February In Civil War History
Blog post description.
Jerry M Kondwros
2/2/20262 min read
February Flashpoints of the Civil War (1861–1865)
February didn’t “wait for spring” during the Civil War years—it delivered government shakeups, coastal landings, river-fort collapses, a hard-fought battle in the desert Southwest, and late-war hammer blows that helped finish the Confederacy’s last lifelines. Here are eight February moments worth remembering.
1) Feb 4, 1861 — The Confederate States of America is organized in Montgomery
Delegates from seceded states gathered in Montgomery, Alabama and formed a new government—this wasn’t symbolic, it was a direct challenge to the Union.
Within days, the Confederacy began acting like a nation: setting leadership, building legitimacy, and preparing for conflict.
It set the stage for rapid escalation and made compromise far harder.
2) Feb 18, 1861 — Jefferson Davis is inaugurated as Confederate president
Davis accepted leadership and was inaugurated in Montgomery, signaling the Confederacy’s intent to stand and fight.

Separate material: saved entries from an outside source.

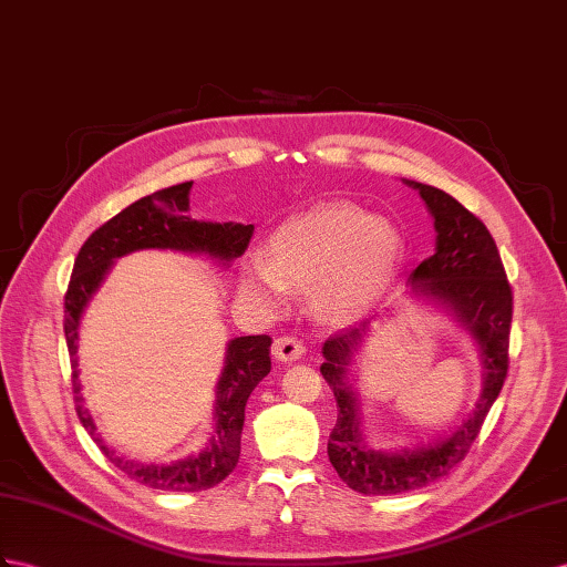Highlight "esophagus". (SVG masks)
<instances>
[{
	"label": "esophagus",
	"mask_w": 567,
	"mask_h": 567,
	"mask_svg": "<svg viewBox=\"0 0 567 567\" xmlns=\"http://www.w3.org/2000/svg\"><path fill=\"white\" fill-rule=\"evenodd\" d=\"M272 354L278 361H285V364H289V361H297L301 359L303 354V342L295 336H282L272 342Z\"/></svg>",
	"instance_id": "34e87169"
}]
</instances>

That public inauguration mattered: it rallied supporters, sharpened the divide, and put a single face on the rebellion.
From here on out, both sides were moving toward war on purpose—not by accident.
3) Feb 6, 1862 — Fort Henry falls, opening the Tennessee River
Union land-and-naval pressure cracked Fort Henry, and flooding plus bad positioning made the fort vulnerable.
Its fall wasn’t just a local loss—it opened a major river route for Union movement deeper into the South.
It also put immediate pressure on Fort Donelson next door.
4) Feb 7–8, 1862 — Roanoke Island is taken in a major amphibious move
Union forces landed and struck Confederate defenses on Roanoke Island, gaining a critical foothold on the Atlantic coast.
The victory tightened the blockade and shook Confederate control in coastal North Carolina.
It showed how fast waterborne operations could flip an entire region’s defensive map.
5) Feb 16, 1862 — Fort Donelson surrenders, and Grant’s reputation explodes
After the investment of Fort Donelson, Confederate breakout attempts failed and the garrison surrendered.
This was a strategic gut-punch: it helped keep Kentucky aligned with the Union and opened Tennessee to deeper invasion.
Grant’s “unconditional surrender” fame wasn’t hype—this win changed the war’s momentum in the West.
6) Feb 21, 1862 — Battle of Valverde erupts on the Rio Grande
Far from the big eastern battlefields, forces clashed near Valverde in New Mexico during the Confederate push up the Rio Grande.
The Confederates held the field but took punishing losses—victory on paper, trouble in reality.
The fight mattered because it exposed how hard it was to sustain a campaign across distance, desert, and thin supply lines.
7) Feb 20, 1864 — The Battle of Olustee turns the Union’s Florida drive back
A Union expedition moved inland from Jacksonville and met entrenched Confederate forces near Olustee.
The fight was brutal, casualties were heavy, and the Union attack collapsed into retreat.
Bottom line: it shut down serious Union hopes of taking Florida in 1864 and forced a hard reassessment of priorities.